_Items de l'exercice_
-----

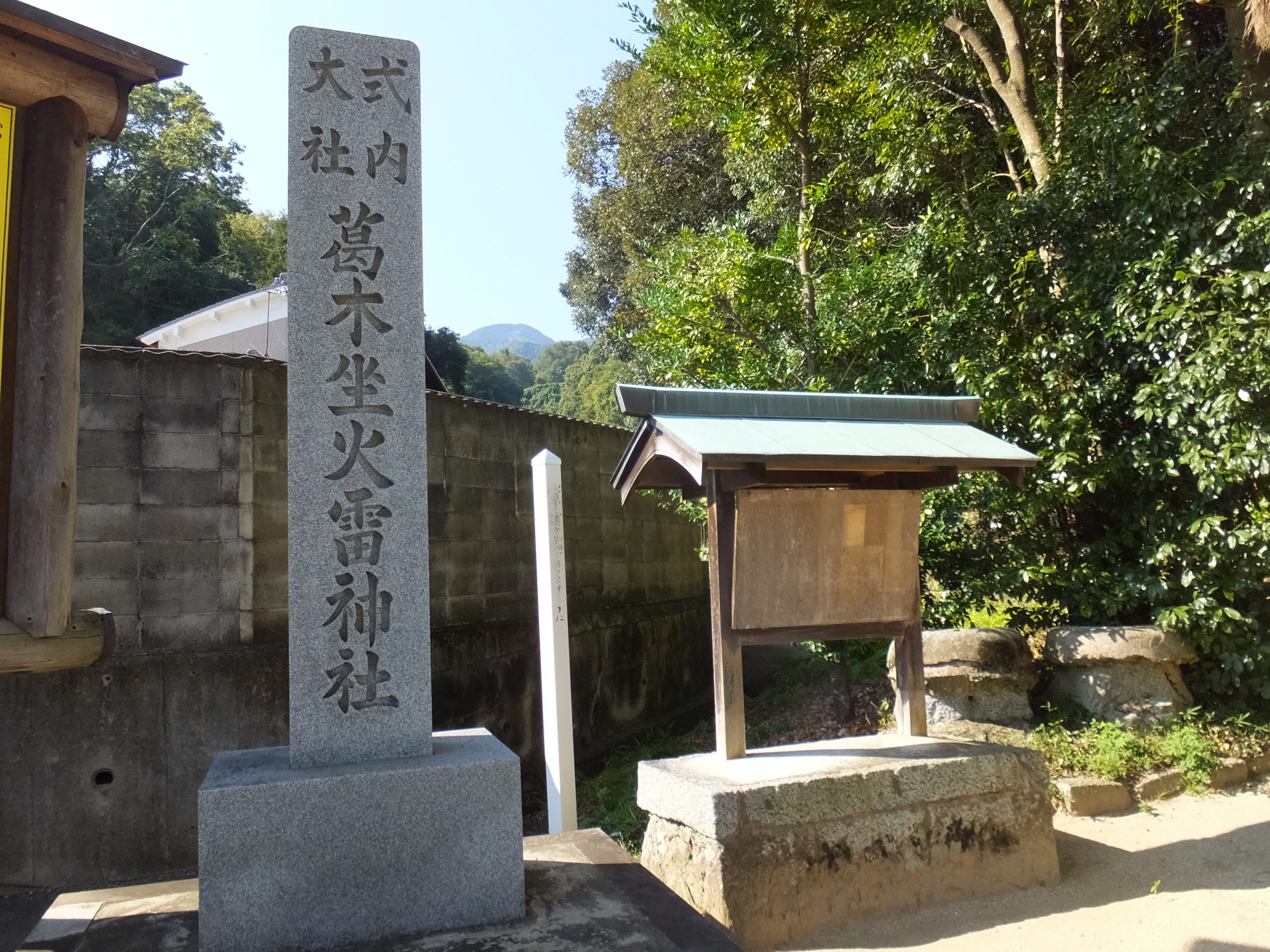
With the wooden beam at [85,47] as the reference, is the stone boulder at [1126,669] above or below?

-----

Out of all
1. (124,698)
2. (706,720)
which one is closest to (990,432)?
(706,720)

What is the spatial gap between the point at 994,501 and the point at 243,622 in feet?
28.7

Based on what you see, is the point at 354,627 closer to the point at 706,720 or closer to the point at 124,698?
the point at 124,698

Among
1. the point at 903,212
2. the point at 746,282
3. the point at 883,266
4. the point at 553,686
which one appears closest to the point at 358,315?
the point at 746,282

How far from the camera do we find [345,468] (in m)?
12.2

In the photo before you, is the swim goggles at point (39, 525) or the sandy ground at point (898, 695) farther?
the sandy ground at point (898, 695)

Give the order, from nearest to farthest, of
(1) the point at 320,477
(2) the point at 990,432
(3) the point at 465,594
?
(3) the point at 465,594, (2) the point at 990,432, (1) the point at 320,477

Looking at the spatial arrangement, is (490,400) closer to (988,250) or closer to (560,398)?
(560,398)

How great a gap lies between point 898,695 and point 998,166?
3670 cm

-----

Filtrez les items ci-dessus en recopiant chaque ligne qui contient la chaîne « from ».

How far from the camera do we find [345,468] (in m)?
Give the order, from nearest to farthest, of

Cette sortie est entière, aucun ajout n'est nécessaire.